REQUIREMENT => Your answer should be only the lines below from the one with "Locate every Plasmodium parasite." to the one with "732, 603, 744].", repeated exactly, ends included.

EXCERPTED DATA =>
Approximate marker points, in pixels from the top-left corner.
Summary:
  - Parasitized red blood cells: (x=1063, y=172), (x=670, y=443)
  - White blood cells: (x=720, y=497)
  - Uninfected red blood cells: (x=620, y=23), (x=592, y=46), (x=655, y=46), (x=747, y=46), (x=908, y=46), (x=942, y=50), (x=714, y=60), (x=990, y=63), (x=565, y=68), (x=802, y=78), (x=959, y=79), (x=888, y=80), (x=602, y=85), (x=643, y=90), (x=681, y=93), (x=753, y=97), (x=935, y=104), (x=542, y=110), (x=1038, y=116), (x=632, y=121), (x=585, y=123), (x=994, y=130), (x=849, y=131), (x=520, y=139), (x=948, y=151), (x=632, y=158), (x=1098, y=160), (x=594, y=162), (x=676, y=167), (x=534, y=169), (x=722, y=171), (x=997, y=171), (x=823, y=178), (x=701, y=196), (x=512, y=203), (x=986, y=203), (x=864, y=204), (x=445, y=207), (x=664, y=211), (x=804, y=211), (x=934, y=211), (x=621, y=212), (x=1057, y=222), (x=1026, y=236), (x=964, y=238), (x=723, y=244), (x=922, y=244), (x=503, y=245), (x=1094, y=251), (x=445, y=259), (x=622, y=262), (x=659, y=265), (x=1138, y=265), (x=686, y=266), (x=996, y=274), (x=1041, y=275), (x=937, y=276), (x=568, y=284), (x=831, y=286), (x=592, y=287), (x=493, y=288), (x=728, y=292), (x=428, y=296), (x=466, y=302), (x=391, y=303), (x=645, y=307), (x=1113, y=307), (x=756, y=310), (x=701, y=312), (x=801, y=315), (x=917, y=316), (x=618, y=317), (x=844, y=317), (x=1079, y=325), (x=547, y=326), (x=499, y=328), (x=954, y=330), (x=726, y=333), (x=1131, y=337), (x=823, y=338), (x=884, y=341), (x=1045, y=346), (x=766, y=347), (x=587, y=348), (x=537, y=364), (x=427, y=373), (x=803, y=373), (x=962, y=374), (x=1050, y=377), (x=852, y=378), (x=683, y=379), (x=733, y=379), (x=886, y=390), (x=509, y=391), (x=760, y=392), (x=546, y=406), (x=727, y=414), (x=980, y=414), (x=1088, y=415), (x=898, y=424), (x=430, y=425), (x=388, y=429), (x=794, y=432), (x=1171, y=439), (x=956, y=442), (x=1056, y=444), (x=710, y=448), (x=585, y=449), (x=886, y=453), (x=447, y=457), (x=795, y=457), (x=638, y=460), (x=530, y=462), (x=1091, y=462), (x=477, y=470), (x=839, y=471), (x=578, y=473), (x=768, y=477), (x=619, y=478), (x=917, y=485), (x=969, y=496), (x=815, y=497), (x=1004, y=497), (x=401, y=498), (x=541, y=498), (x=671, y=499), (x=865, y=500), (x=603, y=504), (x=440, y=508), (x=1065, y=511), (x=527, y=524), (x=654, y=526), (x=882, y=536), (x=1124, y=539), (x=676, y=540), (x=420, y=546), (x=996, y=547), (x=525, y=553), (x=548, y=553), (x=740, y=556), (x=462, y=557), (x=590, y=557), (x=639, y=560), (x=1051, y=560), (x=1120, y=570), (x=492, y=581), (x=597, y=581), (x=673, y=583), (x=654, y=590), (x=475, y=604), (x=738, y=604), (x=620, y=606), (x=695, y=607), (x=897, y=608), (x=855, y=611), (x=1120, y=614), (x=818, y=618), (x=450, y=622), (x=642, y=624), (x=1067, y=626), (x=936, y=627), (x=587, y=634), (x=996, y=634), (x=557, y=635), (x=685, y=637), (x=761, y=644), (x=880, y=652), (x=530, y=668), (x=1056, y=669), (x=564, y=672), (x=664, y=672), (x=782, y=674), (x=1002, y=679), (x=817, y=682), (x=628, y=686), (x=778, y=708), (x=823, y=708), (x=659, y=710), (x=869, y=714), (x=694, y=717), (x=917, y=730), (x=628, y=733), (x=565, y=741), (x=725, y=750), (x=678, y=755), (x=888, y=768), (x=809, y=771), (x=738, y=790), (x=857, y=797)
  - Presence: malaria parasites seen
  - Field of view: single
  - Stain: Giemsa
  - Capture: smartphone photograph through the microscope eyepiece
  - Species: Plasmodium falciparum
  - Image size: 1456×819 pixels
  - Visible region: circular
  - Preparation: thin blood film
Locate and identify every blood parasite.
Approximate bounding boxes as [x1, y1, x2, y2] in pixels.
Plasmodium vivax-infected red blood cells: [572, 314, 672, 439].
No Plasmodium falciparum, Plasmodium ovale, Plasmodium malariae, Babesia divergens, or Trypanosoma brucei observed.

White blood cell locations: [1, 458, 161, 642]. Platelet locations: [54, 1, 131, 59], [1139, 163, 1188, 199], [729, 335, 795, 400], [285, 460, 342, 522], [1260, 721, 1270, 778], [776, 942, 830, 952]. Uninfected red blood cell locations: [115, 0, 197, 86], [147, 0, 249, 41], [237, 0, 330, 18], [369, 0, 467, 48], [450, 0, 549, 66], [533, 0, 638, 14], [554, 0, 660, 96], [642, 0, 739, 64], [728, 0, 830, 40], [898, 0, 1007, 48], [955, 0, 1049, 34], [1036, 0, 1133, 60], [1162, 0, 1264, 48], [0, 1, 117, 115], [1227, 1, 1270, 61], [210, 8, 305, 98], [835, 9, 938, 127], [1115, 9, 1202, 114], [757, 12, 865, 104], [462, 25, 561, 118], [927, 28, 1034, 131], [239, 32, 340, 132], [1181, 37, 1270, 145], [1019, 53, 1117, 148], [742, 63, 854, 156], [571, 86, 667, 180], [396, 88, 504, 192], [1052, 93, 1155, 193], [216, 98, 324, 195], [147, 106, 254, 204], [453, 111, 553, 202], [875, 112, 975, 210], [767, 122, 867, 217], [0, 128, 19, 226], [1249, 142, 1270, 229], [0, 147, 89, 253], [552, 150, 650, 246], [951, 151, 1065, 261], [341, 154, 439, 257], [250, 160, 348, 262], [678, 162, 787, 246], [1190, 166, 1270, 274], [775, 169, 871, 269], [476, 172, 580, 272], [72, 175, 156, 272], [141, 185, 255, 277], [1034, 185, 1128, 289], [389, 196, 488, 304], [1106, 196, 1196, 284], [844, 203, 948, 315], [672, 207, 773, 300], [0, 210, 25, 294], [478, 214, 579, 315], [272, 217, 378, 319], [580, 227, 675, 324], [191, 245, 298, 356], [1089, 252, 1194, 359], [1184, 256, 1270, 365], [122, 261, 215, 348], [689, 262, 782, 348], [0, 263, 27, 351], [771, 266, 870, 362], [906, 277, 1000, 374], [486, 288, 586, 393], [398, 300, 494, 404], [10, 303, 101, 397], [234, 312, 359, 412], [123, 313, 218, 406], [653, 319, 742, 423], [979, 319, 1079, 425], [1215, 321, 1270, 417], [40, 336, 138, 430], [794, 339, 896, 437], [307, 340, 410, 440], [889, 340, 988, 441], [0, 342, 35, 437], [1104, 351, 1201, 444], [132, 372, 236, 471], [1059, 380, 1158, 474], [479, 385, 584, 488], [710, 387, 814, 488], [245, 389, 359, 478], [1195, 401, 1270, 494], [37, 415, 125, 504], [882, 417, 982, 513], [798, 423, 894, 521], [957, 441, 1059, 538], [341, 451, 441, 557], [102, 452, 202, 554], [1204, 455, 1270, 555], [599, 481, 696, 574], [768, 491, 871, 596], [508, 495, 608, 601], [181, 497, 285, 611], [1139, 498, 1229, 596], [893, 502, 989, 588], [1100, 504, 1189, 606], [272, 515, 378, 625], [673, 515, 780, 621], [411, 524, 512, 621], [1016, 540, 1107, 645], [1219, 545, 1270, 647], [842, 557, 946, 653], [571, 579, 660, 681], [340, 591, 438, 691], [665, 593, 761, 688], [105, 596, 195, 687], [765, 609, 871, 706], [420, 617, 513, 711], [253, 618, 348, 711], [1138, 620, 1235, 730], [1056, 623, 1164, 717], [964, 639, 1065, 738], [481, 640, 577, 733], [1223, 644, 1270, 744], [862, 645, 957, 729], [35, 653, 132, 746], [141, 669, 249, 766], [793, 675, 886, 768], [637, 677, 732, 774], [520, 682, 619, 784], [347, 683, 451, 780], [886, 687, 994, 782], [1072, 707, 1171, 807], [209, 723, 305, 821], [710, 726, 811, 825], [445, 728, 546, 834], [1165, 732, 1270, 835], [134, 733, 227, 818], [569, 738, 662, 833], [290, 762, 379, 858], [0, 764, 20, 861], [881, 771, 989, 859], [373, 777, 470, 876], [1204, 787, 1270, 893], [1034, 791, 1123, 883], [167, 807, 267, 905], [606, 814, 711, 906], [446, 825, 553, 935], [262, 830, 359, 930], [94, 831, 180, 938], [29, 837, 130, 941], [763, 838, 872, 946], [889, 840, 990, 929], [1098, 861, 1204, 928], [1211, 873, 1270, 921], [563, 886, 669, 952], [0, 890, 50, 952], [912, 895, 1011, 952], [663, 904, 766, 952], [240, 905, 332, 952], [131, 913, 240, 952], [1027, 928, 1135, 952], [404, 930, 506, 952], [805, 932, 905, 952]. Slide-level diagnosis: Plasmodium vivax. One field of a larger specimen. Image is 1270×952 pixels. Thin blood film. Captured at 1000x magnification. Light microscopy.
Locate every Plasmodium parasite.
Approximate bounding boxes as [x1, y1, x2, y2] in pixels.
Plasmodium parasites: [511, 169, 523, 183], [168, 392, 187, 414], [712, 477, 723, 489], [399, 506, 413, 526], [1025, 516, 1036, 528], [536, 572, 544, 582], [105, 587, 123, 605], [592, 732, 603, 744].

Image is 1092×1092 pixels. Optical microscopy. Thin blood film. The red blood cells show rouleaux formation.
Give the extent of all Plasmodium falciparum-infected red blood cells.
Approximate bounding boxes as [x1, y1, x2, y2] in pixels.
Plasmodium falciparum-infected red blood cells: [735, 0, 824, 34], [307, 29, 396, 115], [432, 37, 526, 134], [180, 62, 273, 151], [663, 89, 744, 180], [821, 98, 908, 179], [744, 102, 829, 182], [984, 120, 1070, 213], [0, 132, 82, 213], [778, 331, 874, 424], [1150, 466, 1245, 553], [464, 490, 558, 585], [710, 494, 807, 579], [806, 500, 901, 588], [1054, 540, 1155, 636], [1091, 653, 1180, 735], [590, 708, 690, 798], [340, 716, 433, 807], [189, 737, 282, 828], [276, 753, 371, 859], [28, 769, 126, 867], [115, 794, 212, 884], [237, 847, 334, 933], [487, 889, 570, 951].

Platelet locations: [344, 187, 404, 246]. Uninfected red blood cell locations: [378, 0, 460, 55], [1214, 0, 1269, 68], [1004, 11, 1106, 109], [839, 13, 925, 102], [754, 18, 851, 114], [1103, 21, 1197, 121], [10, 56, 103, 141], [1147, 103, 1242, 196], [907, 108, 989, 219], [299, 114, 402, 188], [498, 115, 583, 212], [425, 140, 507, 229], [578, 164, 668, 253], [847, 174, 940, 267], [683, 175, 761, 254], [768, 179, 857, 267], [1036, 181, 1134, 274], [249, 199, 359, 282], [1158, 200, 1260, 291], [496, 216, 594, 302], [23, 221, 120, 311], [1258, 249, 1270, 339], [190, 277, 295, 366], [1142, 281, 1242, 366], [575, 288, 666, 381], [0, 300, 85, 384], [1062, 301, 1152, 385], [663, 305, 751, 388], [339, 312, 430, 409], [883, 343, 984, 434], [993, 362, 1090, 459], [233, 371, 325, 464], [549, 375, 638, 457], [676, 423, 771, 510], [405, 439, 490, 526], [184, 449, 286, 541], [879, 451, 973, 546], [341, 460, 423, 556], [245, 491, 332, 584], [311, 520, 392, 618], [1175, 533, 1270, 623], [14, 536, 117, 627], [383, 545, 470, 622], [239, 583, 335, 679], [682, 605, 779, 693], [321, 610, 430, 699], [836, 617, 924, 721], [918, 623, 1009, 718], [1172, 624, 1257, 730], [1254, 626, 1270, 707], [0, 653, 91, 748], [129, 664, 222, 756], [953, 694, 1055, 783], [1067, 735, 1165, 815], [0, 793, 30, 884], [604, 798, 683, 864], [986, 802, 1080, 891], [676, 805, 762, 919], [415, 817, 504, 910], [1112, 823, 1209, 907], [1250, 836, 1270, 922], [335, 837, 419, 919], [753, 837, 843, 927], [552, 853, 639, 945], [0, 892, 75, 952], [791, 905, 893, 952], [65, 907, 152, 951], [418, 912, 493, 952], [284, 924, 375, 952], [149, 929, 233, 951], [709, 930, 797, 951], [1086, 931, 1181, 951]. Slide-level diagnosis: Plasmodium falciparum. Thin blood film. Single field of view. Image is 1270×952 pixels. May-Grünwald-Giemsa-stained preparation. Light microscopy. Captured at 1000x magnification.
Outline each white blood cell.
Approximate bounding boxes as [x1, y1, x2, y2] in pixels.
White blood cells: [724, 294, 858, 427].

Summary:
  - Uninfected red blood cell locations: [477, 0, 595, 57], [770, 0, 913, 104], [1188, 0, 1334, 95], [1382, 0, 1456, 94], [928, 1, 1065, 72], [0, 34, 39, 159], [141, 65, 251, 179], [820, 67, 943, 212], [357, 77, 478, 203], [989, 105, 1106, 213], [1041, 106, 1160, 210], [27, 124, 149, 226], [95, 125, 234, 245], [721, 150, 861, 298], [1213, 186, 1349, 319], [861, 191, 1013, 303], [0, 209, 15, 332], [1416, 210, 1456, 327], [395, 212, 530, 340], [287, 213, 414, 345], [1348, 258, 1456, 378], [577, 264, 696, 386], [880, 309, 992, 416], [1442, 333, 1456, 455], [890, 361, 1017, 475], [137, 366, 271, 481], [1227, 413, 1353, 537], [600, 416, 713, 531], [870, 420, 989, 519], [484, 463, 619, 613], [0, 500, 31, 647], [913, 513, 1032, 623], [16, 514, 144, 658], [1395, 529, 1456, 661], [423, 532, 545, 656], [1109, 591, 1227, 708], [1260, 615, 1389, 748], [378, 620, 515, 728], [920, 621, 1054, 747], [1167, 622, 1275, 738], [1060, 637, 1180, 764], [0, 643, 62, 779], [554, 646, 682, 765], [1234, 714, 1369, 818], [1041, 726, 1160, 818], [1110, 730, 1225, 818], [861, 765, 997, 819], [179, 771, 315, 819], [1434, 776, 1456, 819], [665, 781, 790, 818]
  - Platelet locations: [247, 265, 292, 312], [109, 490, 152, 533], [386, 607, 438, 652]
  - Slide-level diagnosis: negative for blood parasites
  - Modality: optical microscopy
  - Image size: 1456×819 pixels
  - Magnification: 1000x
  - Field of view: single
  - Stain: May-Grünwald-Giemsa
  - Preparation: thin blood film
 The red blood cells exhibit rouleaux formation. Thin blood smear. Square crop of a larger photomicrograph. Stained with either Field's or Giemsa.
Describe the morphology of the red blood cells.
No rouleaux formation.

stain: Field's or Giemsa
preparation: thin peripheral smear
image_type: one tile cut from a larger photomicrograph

EXERCISE RESULT =>
Locate every Plasmodium parasite.
Approximate bounding boxes as [x1, y1, x2, y2] in pixels.
Plasmodium parasites: [511, 169, 523, 183], [168, 392, 187, 414], [712, 477, 723, 489], [399, 506, 413, 526], [1025, 516, 1036, 528], [536, 572, 544, 582], [105, 587, 123, 605], [592, 732, 603, 744].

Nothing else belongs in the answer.